Esta prática de início de projetos ambiciosos, apresentados com argumentos da promoção do desenvolvimento das populações locais e do país, em situações que raras vezes são de legalidade institucional, aproveitando-se de momentos de crise ou de convulsão política, nos quais as instituições da República estão enfraquecidas ou carecem de legitimidade, têm vindo a proliferar na Guiné-Bissau provocando danos sucessivos irreparáveis e gestão danosa de recursos e bens de interesse comum, que são patrimônio nacional e por isso, pertencem a todos os guineenses e constituem um capital precioso para o desenvolvimento das gerações presentes e futuras.
2. Violação das leis
A construção da central já foi iniciada e o desbravamento das matas para colocação dos postes está prestes a começar, sem que, mais uma vez, tenham sido feitos previamente os estudos de impacto ambiental e socioeconômicos exigidos por Lei.
Constata-se a violação, de novo, de um bom número de importantes leis em vigor na Guiné-Bissau ao nível nacional (Lei-quadro das Áreas Protegidas, Lei de Avaliação Ambiental, Lei de Base do Ambiente, Lei da Terra) e setorial (Decreto-lei de criação do Parque de Cufada).
Constata-se o desrespeito, igualmente, de importantes convenções e compromissos internacionais assumidos pela Guiné-Bissau, com destaque para a Convenção de Ramsar (relativa às zonas úmidas) e a Convenção de Bona (relativa às espécies migradoras).
3. Falta de planejamento e de transparência
Urge pôr fim a este negócio da madeira, que tem vindo a desenvolver-se na Guiné-Bissau nos últimos anos, assumindo várias formas, em particular de projetos de contornos obscuros, corrompendo desde altos dirigentes civis e militares, até empresários e simples elementos da população, que, em situação de crise, delapidam as nossas florestas para enriquecer rápida e ilegitimamente, à custa de recursos de alto valor a nível nacional e internacional, conservados para serem bem geridos em prol do desenvolvimento durável do país e dos guineenses.
Tudo indica que este projeto de construção de uma central térmica em Buba para distribuição de energia elétrica na região é mais um elefante branco de que o país está cheio, que esconde interesses não confessos de agentes do estado e privados, mais uma vez à volta do “negócio” da madeira.
Porque sendo um investimento de uma empresa privada, a sua rentabilidade econômica só através da “venda” da energia elétrica é altamente questionável, ainda mais numa região de grande pobreza onde muito poucos poderão pagar a sua fatura de energia.
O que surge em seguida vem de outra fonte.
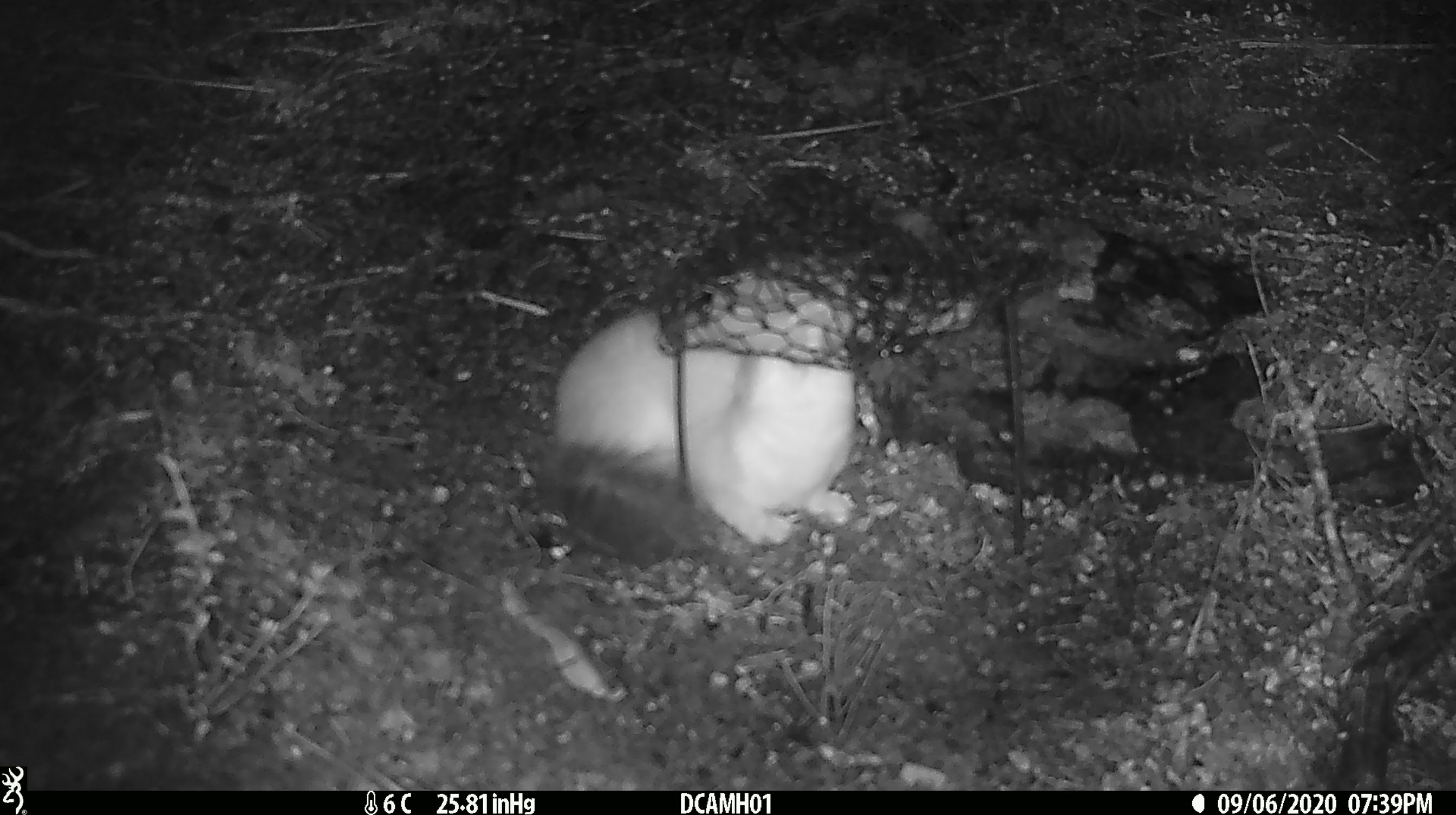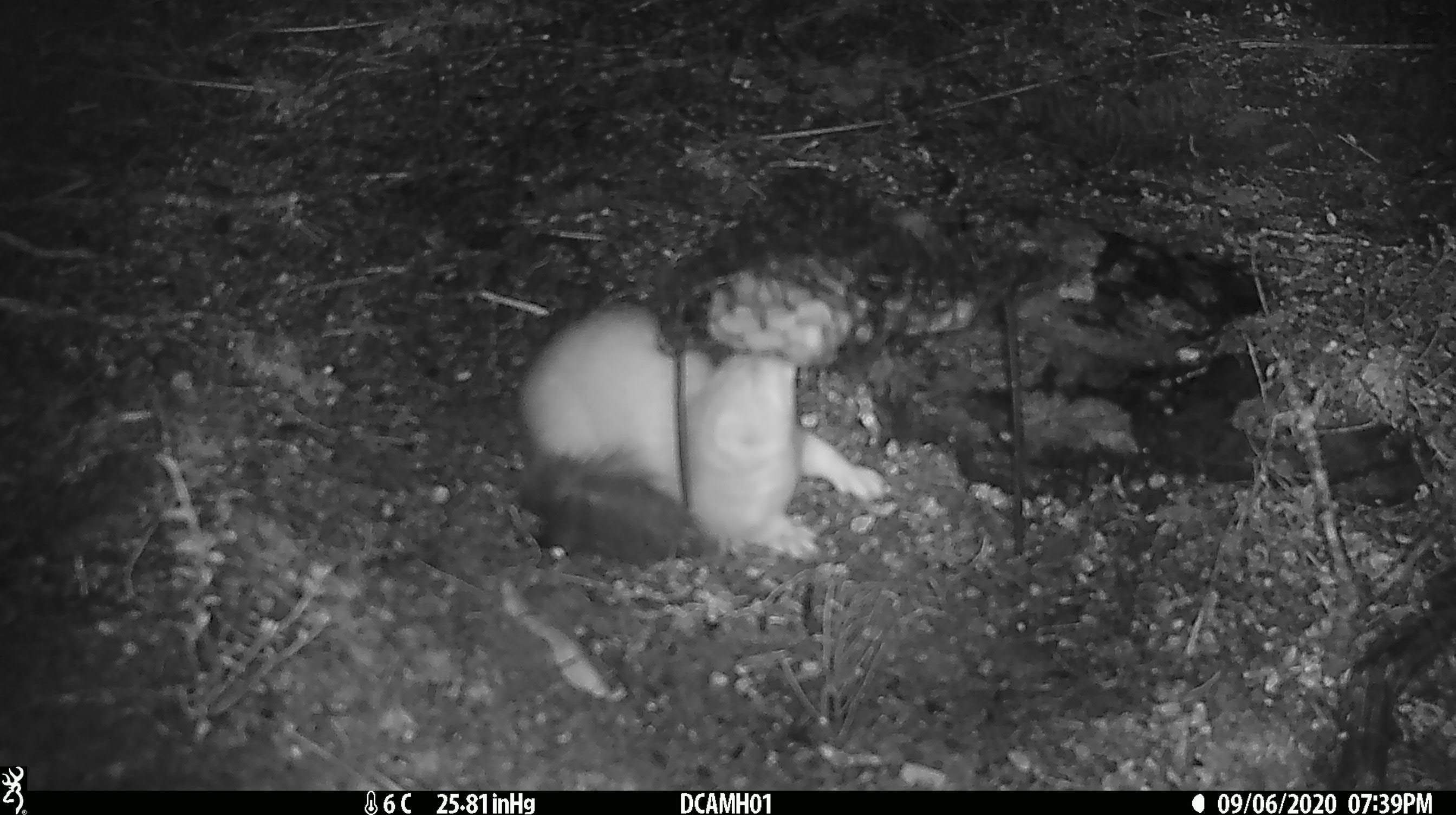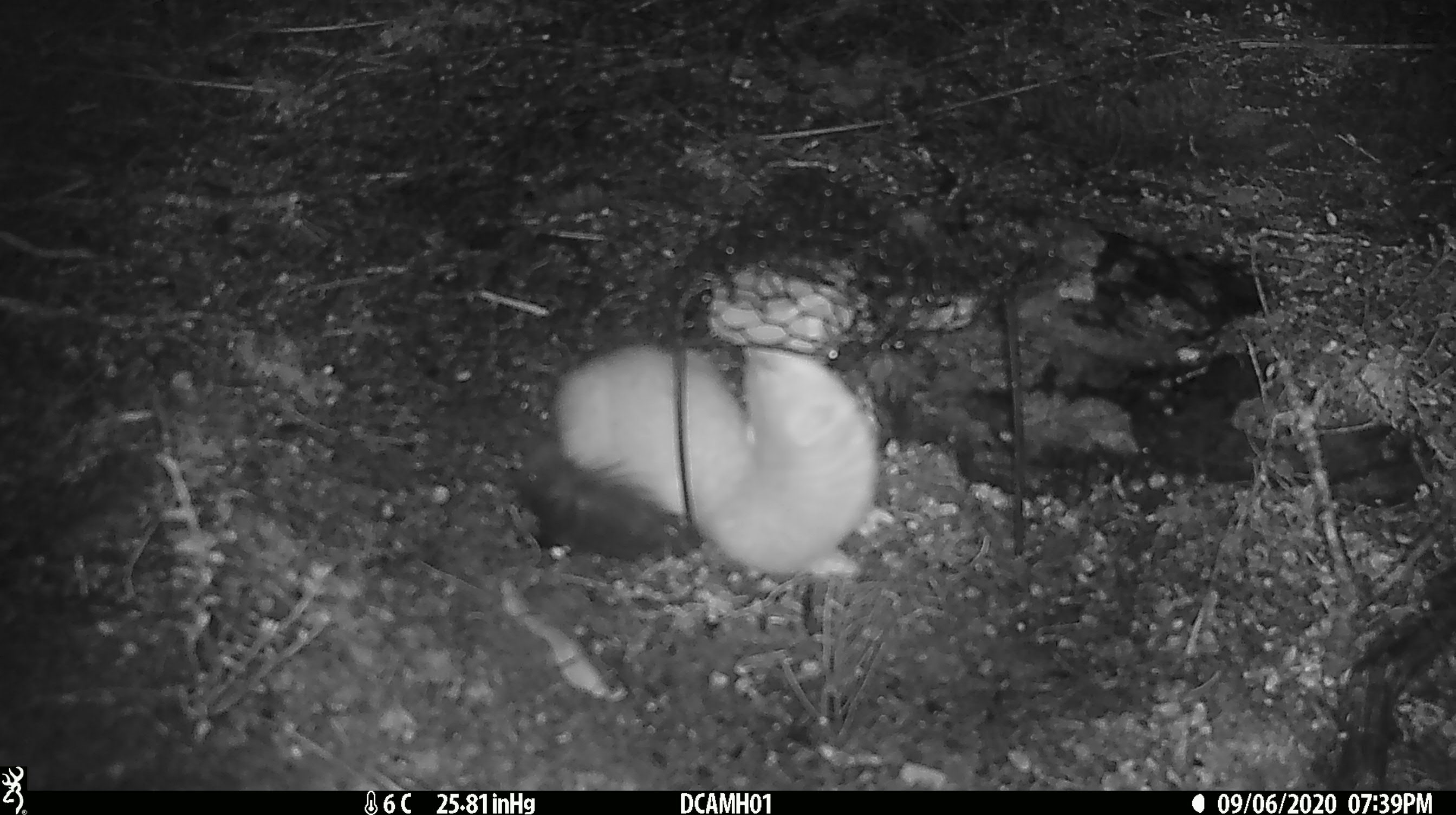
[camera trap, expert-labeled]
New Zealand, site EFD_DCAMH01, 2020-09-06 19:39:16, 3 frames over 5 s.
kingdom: Animalia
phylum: Chordata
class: Mammalia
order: Carnivora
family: Mustelidae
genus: Mustela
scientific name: Mustela erminea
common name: stoat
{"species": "stoat (Mustela erminea)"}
Donde viriam então as receitas? Quem irá pagar o crédito concedido pelo banco indiano?
Acresce que a promiscuidade detectada entre operadores do setor madeireiro com a empresa fornecedora de energia dá razão a tal suspeição. Tratar-se-á de uma forma disfarçada do Estado financiar o fornecimento de energia e de madeira a privados deste setor?
4. Existem alternativas!
É certo que as populações rurais carecem urgentemente de energia para poderem melhorar suas condições de vida e de trabalho. Mas é possível fornecer-lhes uma energia limpa, aproveitando os avanços tecnológicos permitindo recorrer à energia solar, através da instalação de pequenas unidades descentralizadas, de menor custo, mais fáceis de gerir com participação das populações, seguindo a experiência de Bambadinca, onde foi instalado uma central elétrica alimentada por painéis solares que tem vindo a fornecer luz a toda a cidade.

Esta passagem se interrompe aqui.